I grew up outside of Detroit, and most of my family still lives up in Michigan. My grandfather enrolled in General Motors Institute (now Kettering University) on the GI Bill after fighting in World War II, and eventually became an executive with GM. Many of my aunts and uncles still work in or around the auto industry. Growing up, my family only owned GM vehicles: My first car was a 1971 Oldsmobile Cutlass which I drove to 200,000 miles. My second vehicle was a 1971 Firebird, which I still have.
I love GM (even though I'm committed to Toyota now). And I love Detroit (and all of their pro sports teams – Even the 0-10 Lions.)
So it deeply saddens me to have watched the slow, inexorable slide of the American auto industry as it now approaches complete collapse and its executives beg for bailouts from Washington. It is a tragedy not only for the formerly-huge companies, but for all of the employees and suppliers and employees of suppliers in Michigan and across the country.
There are probably hundreds of factors in the Big 3's decline. Here are three which I think are most important:
- Pension, Insurance, and Retirement: Throughout their history, the automakers increased pension and retirement benefits for their employees to avoid boosting wages. This allowed the companies to skip the short-term pain of paying more for labor, but the long-term effect was disastrous: Many employees had 20- or 25-year careers with generous 40-year retirements paid by the company. Multiply this by tens of thousands of retirees, and the financial obligation weighs heavily on each car sold. GM reports that health care obligations alone cost them over $1600 per vehicle. Toyota's costs are closer to $200 per vehicle.
- Wrong Vehicles, Wrong Time: Something happened to the cars Detroit produced around 1973. The vehicles got bigger, less powerful, and less well-built — all just as the energy crisis started to hit. For the past 35 years, American automakers have had a horrible sense of how customer needs changed. Their responses have typically been "too little, too late". In the 70's they missed the need for fuel-efficient cars. In the 80's and 90's, they skimped on quality as Honda and Toyota offered the world's most popular models. In this decade, they poured all of their new-product efforts into the highly-profitable SUV and big truck segments. Then gas hit $3 and $4 a gallon. Detroit then scrambled to show it planned high-MPG "green" vehicles (like the Chevy Volt) by 2010 to 2012, while Toyota and Honda had well-proven and popular technology in the marketplace.

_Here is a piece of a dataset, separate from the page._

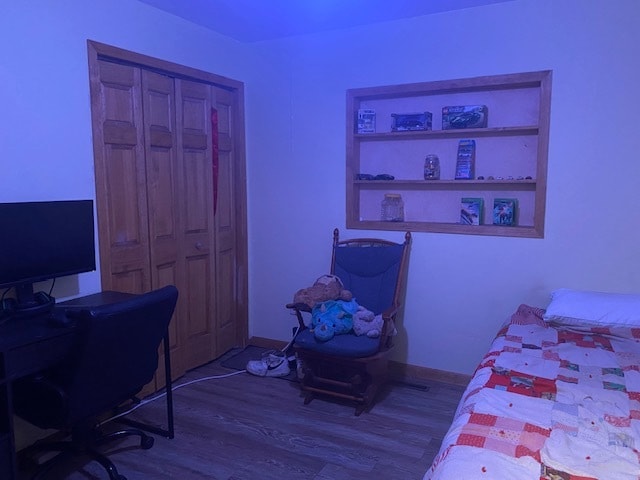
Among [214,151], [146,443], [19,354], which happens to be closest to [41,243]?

- The Soft Economy: As the overall economy has weakened, people are buying fewer cars. The freeze-up in financing has compounded the automakers' ability to entice customers to buy their vehicles. As sales across the industry have fallen off, the Big 3 are in the weakest competitive position.

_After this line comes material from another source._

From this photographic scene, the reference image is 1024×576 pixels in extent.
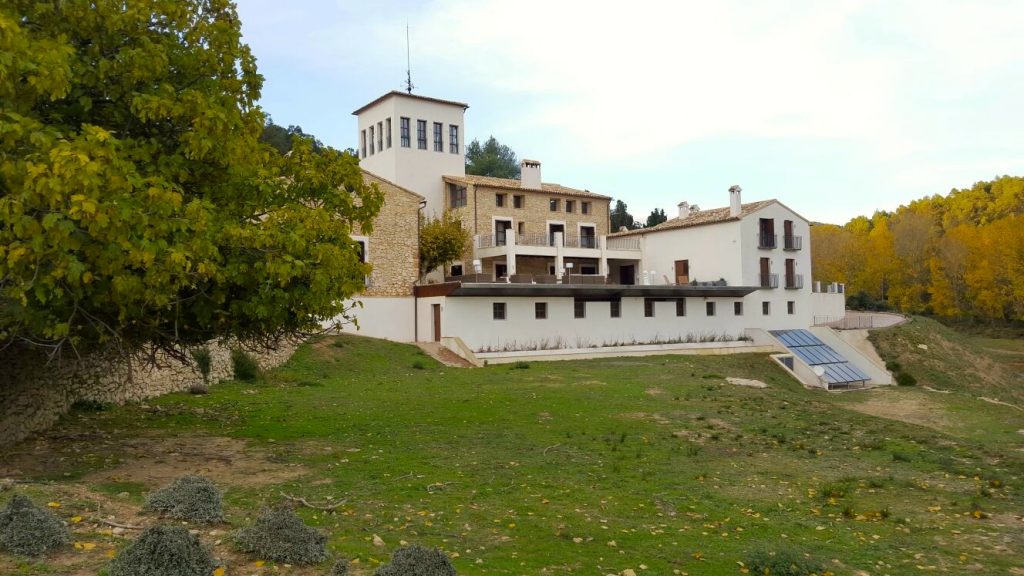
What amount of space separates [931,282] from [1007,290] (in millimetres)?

These factors, when combined, account for the implosion of the automakers. As 1) Detroit has failed to deliver what the market needs, and 2) the overall market shrinks — resulting in a 45% sales drop in just one year for GM — the industry can't afford to pay for the massive obligations represented by its retirees.
So that's my Cliff Notes version of what's wrong with the Big 3. In my next post, I'll explore whether a bailout of the industry makes sense.
(P.S. If you are interested in an extended discussion on GM's pension obligations, check out Roger Lowenstein's While America Aged, which devotes about a third of the book to how GM got into this situation.)